■ Exercise goal ■
Copy out the entire listing below line for line, keeping every character unchanged.
— Start Data in this exercise —
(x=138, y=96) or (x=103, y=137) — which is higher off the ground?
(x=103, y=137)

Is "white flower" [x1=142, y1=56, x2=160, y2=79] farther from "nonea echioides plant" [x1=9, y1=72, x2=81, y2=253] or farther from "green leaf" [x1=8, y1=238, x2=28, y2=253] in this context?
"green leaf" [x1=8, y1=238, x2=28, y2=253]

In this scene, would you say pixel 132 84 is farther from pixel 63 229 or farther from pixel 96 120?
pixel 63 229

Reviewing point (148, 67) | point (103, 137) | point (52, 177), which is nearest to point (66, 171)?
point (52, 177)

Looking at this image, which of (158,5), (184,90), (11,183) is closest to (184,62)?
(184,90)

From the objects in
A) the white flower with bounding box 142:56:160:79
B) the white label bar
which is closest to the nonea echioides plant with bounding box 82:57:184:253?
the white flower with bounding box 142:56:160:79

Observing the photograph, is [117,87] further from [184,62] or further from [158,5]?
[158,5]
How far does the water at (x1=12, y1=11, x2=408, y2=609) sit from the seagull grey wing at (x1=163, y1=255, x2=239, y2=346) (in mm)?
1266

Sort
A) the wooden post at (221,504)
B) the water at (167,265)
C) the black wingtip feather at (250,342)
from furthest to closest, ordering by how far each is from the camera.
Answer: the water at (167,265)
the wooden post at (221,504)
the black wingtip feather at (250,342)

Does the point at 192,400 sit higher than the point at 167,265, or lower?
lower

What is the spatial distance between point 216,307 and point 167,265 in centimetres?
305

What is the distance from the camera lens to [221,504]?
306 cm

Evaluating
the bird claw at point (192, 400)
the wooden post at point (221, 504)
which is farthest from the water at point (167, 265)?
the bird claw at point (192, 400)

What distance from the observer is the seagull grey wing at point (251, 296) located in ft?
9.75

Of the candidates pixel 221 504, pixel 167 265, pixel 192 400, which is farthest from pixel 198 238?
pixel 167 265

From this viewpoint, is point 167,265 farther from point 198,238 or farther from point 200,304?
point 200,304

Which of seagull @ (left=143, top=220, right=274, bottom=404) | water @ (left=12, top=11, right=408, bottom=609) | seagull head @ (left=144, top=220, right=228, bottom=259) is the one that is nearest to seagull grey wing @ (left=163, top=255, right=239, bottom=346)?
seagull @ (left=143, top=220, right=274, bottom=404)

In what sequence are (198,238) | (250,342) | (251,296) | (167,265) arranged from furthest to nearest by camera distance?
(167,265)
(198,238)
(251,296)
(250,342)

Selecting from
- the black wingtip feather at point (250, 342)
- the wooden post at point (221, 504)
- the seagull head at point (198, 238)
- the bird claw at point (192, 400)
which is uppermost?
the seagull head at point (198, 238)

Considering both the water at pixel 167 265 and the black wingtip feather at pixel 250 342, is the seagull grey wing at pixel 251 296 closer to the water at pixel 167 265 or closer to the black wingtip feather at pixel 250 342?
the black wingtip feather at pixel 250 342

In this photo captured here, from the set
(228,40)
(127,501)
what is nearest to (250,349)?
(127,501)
— End Data in this exercise —
■ Output of the task ■
(x=138, y=96) or (x=103, y=137) — which is higher off the ground?
(x=103, y=137)

Is "white flower" [x1=142, y1=56, x2=160, y2=79] farther from "nonea echioides plant" [x1=9, y1=72, x2=81, y2=253] or farther from "green leaf" [x1=8, y1=238, x2=28, y2=253] in this context?
"green leaf" [x1=8, y1=238, x2=28, y2=253]

In this scene, would you say pixel 132 84 is farther from pixel 63 229 or farther from pixel 96 120?
pixel 63 229

Reviewing point (148, 67) | point (103, 137) | point (52, 177), which is nearest to point (66, 171)?
point (52, 177)

Looking at this image, which of (158,5), (184,90), (11,183) is closest to (184,62)?
(184,90)

From the objects in
A) the white flower with bounding box 142:56:160:79
B) the white label bar
which is closest to the nonea echioides plant with bounding box 82:57:184:253?
the white flower with bounding box 142:56:160:79

Observing the photograph, is [117,87] further from [184,62] or further from [158,5]?
[158,5]
How far does the water at (x1=12, y1=11, x2=408, y2=609) sit from the seagull grey wing at (x1=163, y1=255, x2=239, y2=346) (in mm)?
1266

Sort
A) the wooden post at (221,504)
B) the water at (167,265)
C) the black wingtip feather at (250,342)
from furthest to closest, ordering by how far each is from the camera.
Answer: the water at (167,265)
the wooden post at (221,504)
the black wingtip feather at (250,342)

Does the point at 192,400 sit higher than the point at 167,265, or lower?
lower

What is the spatial distance between point 216,307 and point 167,265 in centimetres?
305

What is the distance from the camera lens to [221,504]?
306 cm

Evaluating
the bird claw at point (192, 400)
the wooden post at point (221, 504)
which is farthest from the water at point (167, 265)?
the bird claw at point (192, 400)

What distance from the observer is the seagull grey wing at point (251, 296) located in ft?
9.75

Of the candidates pixel 221 504, pixel 167 265, pixel 192 400, which is farthest from pixel 198 238?
pixel 167 265

From this viewpoint, is point 167,265 farther from point 198,238 or farther from point 200,304?
point 200,304

Which of seagull @ (left=143, top=220, right=274, bottom=404) | water @ (left=12, top=11, right=408, bottom=609) | seagull head @ (left=144, top=220, right=228, bottom=259) is the one that is nearest to seagull grey wing @ (left=163, top=255, right=239, bottom=346)?
seagull @ (left=143, top=220, right=274, bottom=404)

In what sequence are (198,238) | (250,342) | (251,296) | (167,265) arranged from furthest to nearest by camera distance?
(167,265)
(198,238)
(251,296)
(250,342)

Selecting from
- the black wingtip feather at point (250, 342)
- the wooden post at point (221, 504)
- the seagull head at point (198, 238)
- the bird claw at point (192, 400)
which is uppermost?
the seagull head at point (198, 238)

Considering both the water at pixel 167 265 and the black wingtip feather at pixel 250 342, is the seagull grey wing at pixel 251 296 closer to the water at pixel 167 265 or closer to the black wingtip feather at pixel 250 342?
the black wingtip feather at pixel 250 342

In this photo captured here, from the set
(228,40)
(127,501)
what is nearest to (250,349)?
(127,501)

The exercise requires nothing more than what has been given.